▶ [CONSIGNE 1] Remplacez « red » par « blue » dans les entrées ci-dessous, sans rien modifier d'autre.

----- TEXTE DU DOCUMENT

"L'Italie rend hommage à Primo Levi, grand témoin de la Shoah"
"Exposition, lectures, émission de radio, concert: l'Italie rend hommage à Primo Levi, rescapé de la Shoah qui s'est suicidé le 11 avril 1987, plus de 40 ans après son retour des camps et dont le statut de grand témoin s'est imposé depuis 20 ans.
Son oeuvre majeure, "Si c'est un homme", parue en 1947 en Italie juste après son retour du camp d'Auschwitz a été traduite dans une trentaine de langues et se vend encore à 200.000 exemplaires par an rien qu'en Italie, où ce "classique" figure au programme scolaire...
Einaudi, le grand éditeur de Turin, ville natale de Levi, avait pourtant refusé le livre, finalement édité par une petite maison qui en écoulera seulement 1.500 exemplaires.
A partir du 17 avril, Turin accueillera une exposition intitulée "Primo Levi, puisque c'est un homme".

----------

▶ [CONSIGNE 2] Recopiez à l'identique le passage du texte ci-dessus sur l'hommage à Primo Levi qui commence par les mots contenant « Einaudi, le grand » et se termine par « seulement 1.500 exemplaires. ».

----- DONNÉES PRÉSENTÉES

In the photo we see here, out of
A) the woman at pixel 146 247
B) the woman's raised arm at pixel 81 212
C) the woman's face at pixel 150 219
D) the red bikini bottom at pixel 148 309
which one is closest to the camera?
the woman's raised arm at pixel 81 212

----------

▶ [RÉSULTAT ATTENDU 1]
In the photo we see here, out of
A) the woman at pixel 146 247
B) the woman's raised arm at pixel 81 212
C) the woman's face at pixel 150 219
D) the blue bikini bottom at pixel 148 309
which one is closest to the camera?
the woman's raised arm at pixel 81 212

▶ [RÉSULTAT ATTENDU 2]
Einaudi, le grand éditeur de Turin, ville natale de Levi, avait pourtant refusé le livre, finalement édité par une petite maison qui en écoulera seulement 1.500 exemplaires.